Viola, a devout Christian, talks to the children about Bible and about her own story. Mary visits Nana, who welcomes her in tears. The photographer, Snead, walks around with a heavy camera to document life on the island. Eula tells Mary that she was visited by her mother at night, but Mary reminds her that her mother has been dead a long time: Mary does not believe in these superstitions that are common on the island.
Mary tells Eula that they live like savages in the island. Mary approves that Eula didn't tell Eli who raped her (presumably a white man): pointless to cause another murder. Mary tells Eula that her baby was born dead, and how she was basically sold by her own family to a rich white family to nurse their baby, and so she grew up on the mainland and that "ruined" her (she became a prostitute).
The narrating voice of the unborn child tells us that she struggled to convince her father that she was his child.
The photographer looks at a group of men in the camera and sees the ghost of a little girl smiling. One of the men in the group tells him about the old man Bilal, who came as a slave from Africa on the very last steamship.
We see Iona hugging her Cherokee boyfriend at the beach.
Nana always carries a tin can full of scraps of memories. The other women are discussing whether to leave Nana behind or not. Haagar, who is annoyed by Nana's superstitions, and who lost her husband and raised her daughters alone, is perfectly fine with leaving Nana behind. Haagar is looking forward to a more modern life.
Eli and the other men are playing social games. Eli's cousin Bilal is working on an anti-lynching law and asks Eli to join the effort, but Eli is disillusioned.
The unborn child comments about the history of her race while we see blacks boiling indigo (in ancestral times). We see her ghost running into her mother's womb at the cemetery.
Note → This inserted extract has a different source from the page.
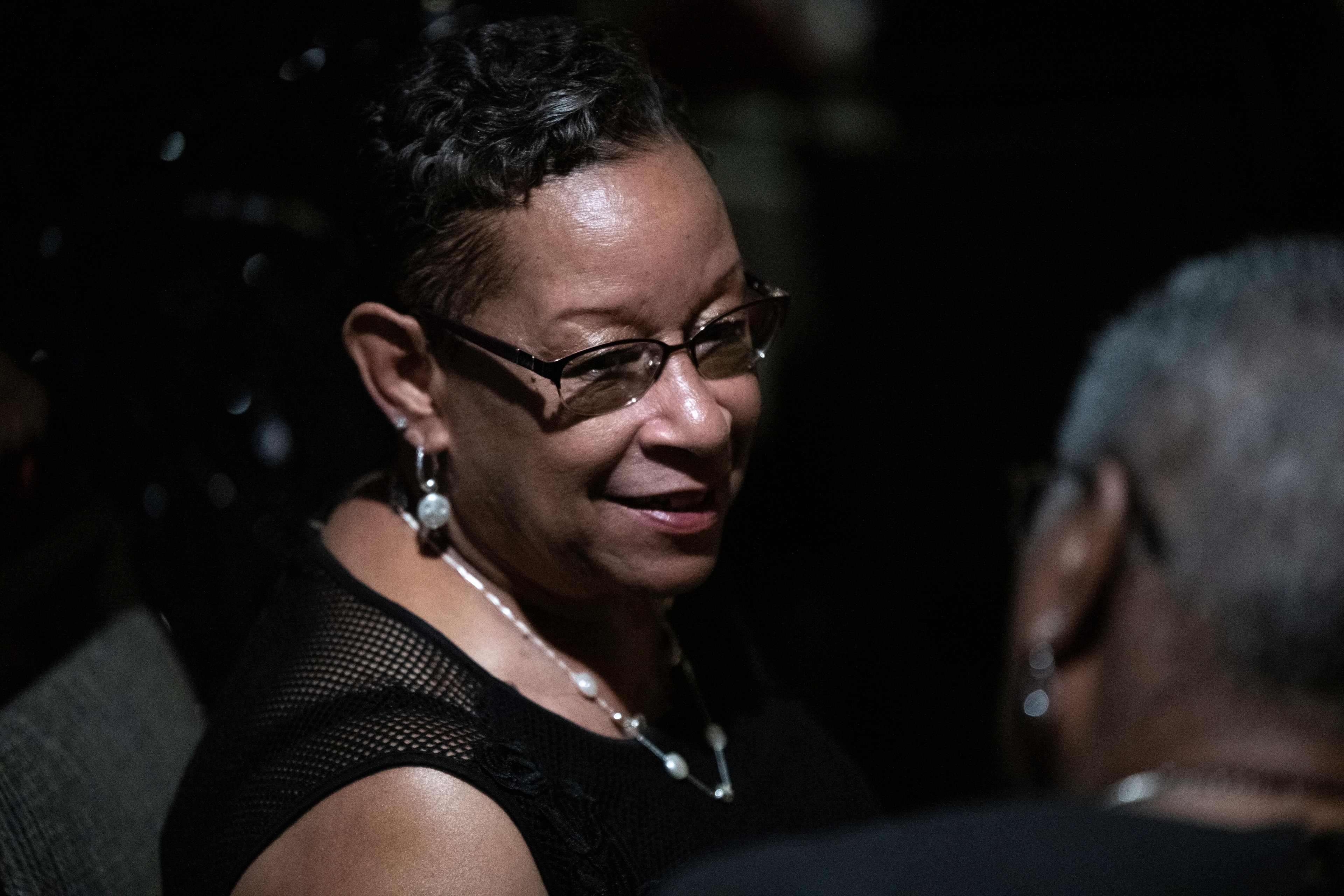 Woman with glasses in a candid low-light portrait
Nana's voiceover remembers how they lived during slavery while they gather to celebrate their ancestors who came from Africa. We see a floating wooden sculpture of an African man and Eli pushes it in the current. Nana remarks that Eula's child will be the first child of the family to be born north.
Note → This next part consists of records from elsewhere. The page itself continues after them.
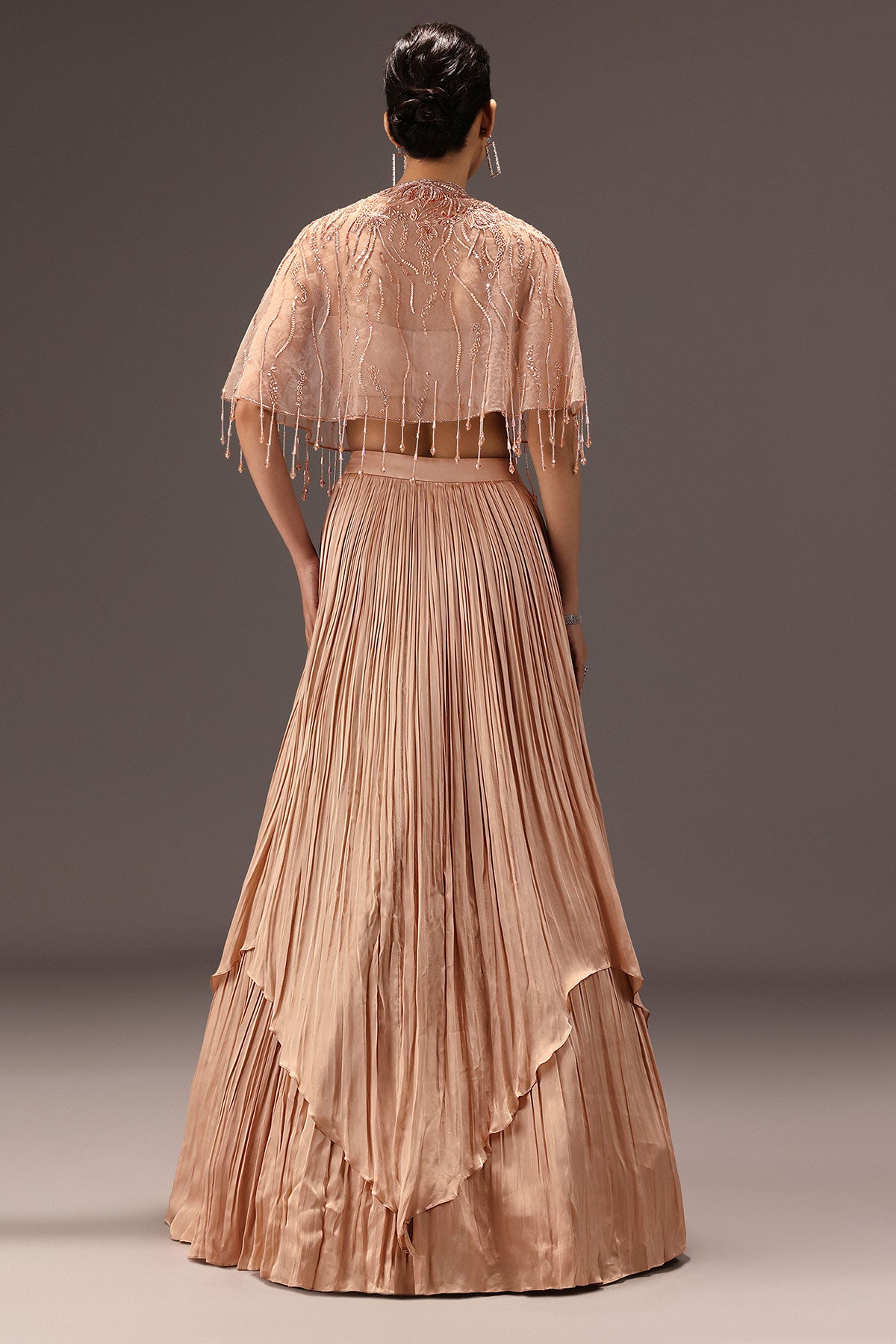 Nude Ruched Blouse With Cape And Layered Skirt
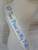 white sash with blue font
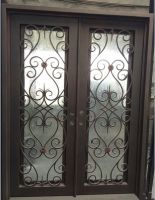 wrought iron door with operable glass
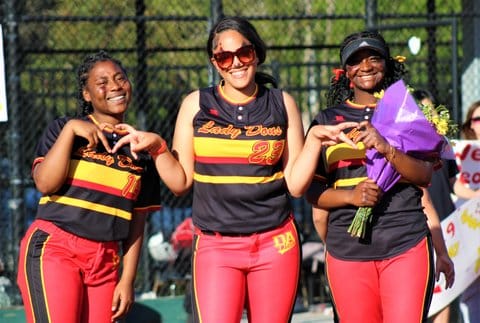 Three smiling softball players, all young Black women. One is making a shape of a heart with her hands, one is wearing sunglasses, and one is holding a bouquet of flowers.
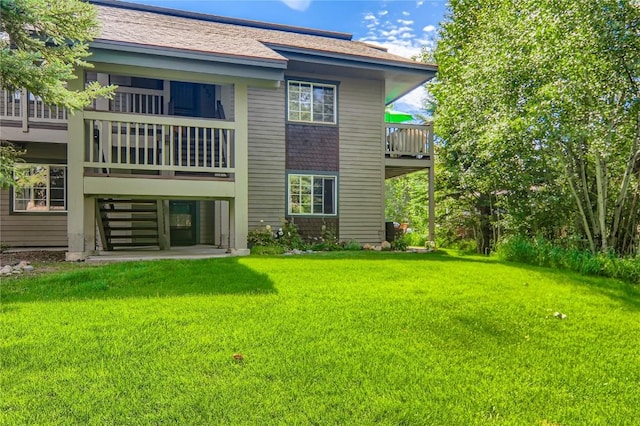 1437 Morgan Ct Unit 1437, Steamboat Springs, CO 80487 - back of property with a lawn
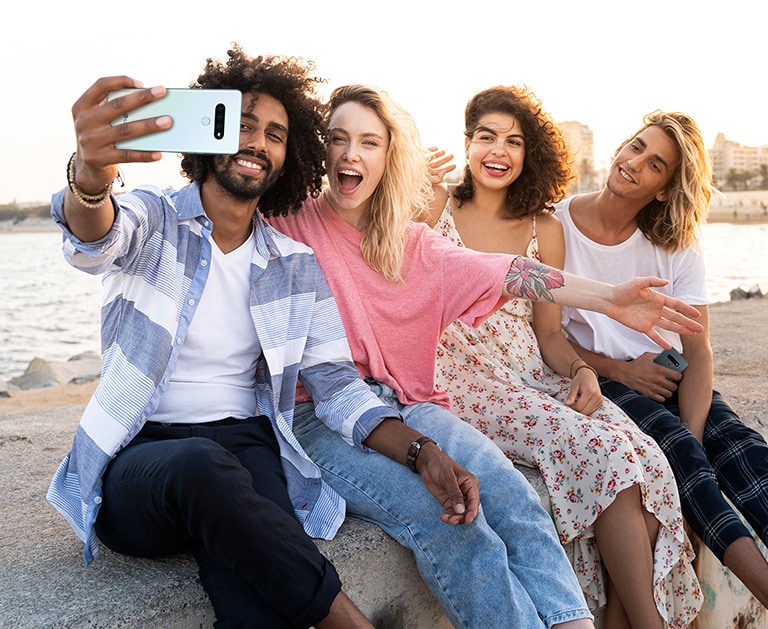 Quatro pessoas sentadas na praia tirando selfies.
Mary and Trula tell Eula they are headed for Canada.
The photographer asks to meet old Bilal, the last one to come from Africa (presumably the "uncle" that Viola talked about). Viola warns him that old Bilal is a superstitious man. Eli takes him to Bilal. Bilal tells the photographer how he came from French colonies on the same ship that was carrying the last African slaves. The legend says that the African slaves walked on the water back to the ship but the reality is that they committed mass suicide, still in shackles. The men assemble around Bilal to hear his story.
Suddenly, Mary tells Nana that she wants to stay on the island with her, causing Trula to run away upset. Haagar is the one who despises Mary the most. Eula defends Mary, feeling ruined just like her after the rape. Eula tells the other women that there never was a pure woman in their family.
We see a flashback of young Nana asking how to plant vegetables in the dust.
Nana invites everybody to kiss a Bible to which she has attached "scraps of memories", items that reconnect them to their ancestors. Haagar, eager to leave all that nonsense behind, refuses to kiss the book.
A Muslim is praying by the sea.
Haagar, her daughters, Eli, Eula and others board the boat. Nana bids farewell. The Cherokee boy rides in on his horse and Iona jumps out of the boat on his horse, leaving her mother desperate. Mary remains with Nana.
The unborn child narrates what happens to Eli and Eula in the new world. She tells us that she was born before Nana died.

Dash later made the television movies Funny Valentines (1999), Incognito (1999), Love Song (2000), The Rosa Parks Story (2002)

Brothers of the Borderland (2004) is an immersive film.